##### Exercise material #####

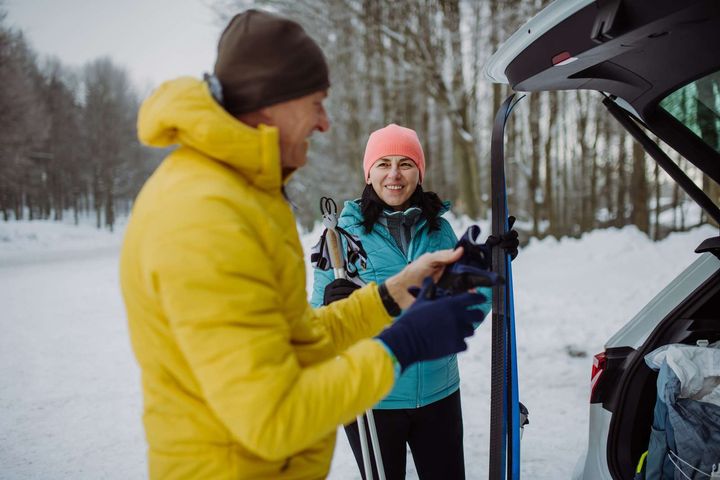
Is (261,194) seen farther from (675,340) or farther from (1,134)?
(1,134)

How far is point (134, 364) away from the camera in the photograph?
229 inches

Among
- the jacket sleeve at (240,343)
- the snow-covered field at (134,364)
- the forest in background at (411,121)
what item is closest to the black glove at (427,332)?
the jacket sleeve at (240,343)

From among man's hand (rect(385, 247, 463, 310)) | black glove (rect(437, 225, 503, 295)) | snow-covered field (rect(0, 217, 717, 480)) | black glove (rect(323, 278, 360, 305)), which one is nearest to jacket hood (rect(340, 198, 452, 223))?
black glove (rect(323, 278, 360, 305))

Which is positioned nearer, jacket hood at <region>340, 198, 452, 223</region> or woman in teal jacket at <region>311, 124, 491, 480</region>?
woman in teal jacket at <region>311, 124, 491, 480</region>

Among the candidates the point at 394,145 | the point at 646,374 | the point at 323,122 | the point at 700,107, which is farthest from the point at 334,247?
the point at 700,107

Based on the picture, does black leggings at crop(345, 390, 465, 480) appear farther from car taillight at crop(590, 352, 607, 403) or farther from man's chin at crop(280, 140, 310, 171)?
man's chin at crop(280, 140, 310, 171)

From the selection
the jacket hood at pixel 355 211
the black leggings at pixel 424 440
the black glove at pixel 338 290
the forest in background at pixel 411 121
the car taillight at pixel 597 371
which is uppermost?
the forest in background at pixel 411 121

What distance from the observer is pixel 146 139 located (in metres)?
1.09

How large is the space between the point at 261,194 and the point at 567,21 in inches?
42.2

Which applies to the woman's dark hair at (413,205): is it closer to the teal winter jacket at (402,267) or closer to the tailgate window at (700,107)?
the teal winter jacket at (402,267)

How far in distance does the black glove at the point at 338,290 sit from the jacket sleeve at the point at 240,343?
1165mm

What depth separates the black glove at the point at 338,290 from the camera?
214 centimetres

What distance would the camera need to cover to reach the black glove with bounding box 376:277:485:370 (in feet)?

#####

● **Required task**
From the line that contains "Which is positioned" to the last line of the material above, repeat every line exactly, keeping both the first and the last.

● **Reply**
Which is positioned nearer, jacket hood at <region>340, 198, 452, 223</region> or woman in teal jacket at <region>311, 124, 491, 480</region>?
woman in teal jacket at <region>311, 124, 491, 480</region>

Among the candidates the point at 394,145 | the point at 646,374 | the point at 323,122 | the point at 700,107, which is farthest from the point at 334,247?
the point at 700,107

Based on the picture, does black leggings at crop(345, 390, 465, 480) appear farther from car taillight at crop(590, 352, 607, 403) or farther from man's chin at crop(280, 140, 310, 171)?
man's chin at crop(280, 140, 310, 171)

From the selection
the jacket hood at pixel 355 211
the black leggings at pixel 424 440
the black glove at pixel 338 290
the forest in background at pixel 411 121
the car taillight at pixel 597 371
which is uppermost?
the forest in background at pixel 411 121

What distance from the observer is pixel 146 139 located (in metres)?
1.09

How large is the space between the point at 261,194 and the point at 567,21 in inches?
42.2

Which applies to the woman's dark hair at (413,205): is it closer to the teal winter jacket at (402,267) or closer to the tailgate window at (700,107)?
the teal winter jacket at (402,267)

How far in distance does the black glove at the point at 338,290 sit from the jacket sleeve at the point at 240,343?
1165mm

What depth separates the black glove at the point at 338,290 from the camera?
214 centimetres

What distance would the camera need to cover to reach the black glove with bounding box 376:277:485:370 (in feet)?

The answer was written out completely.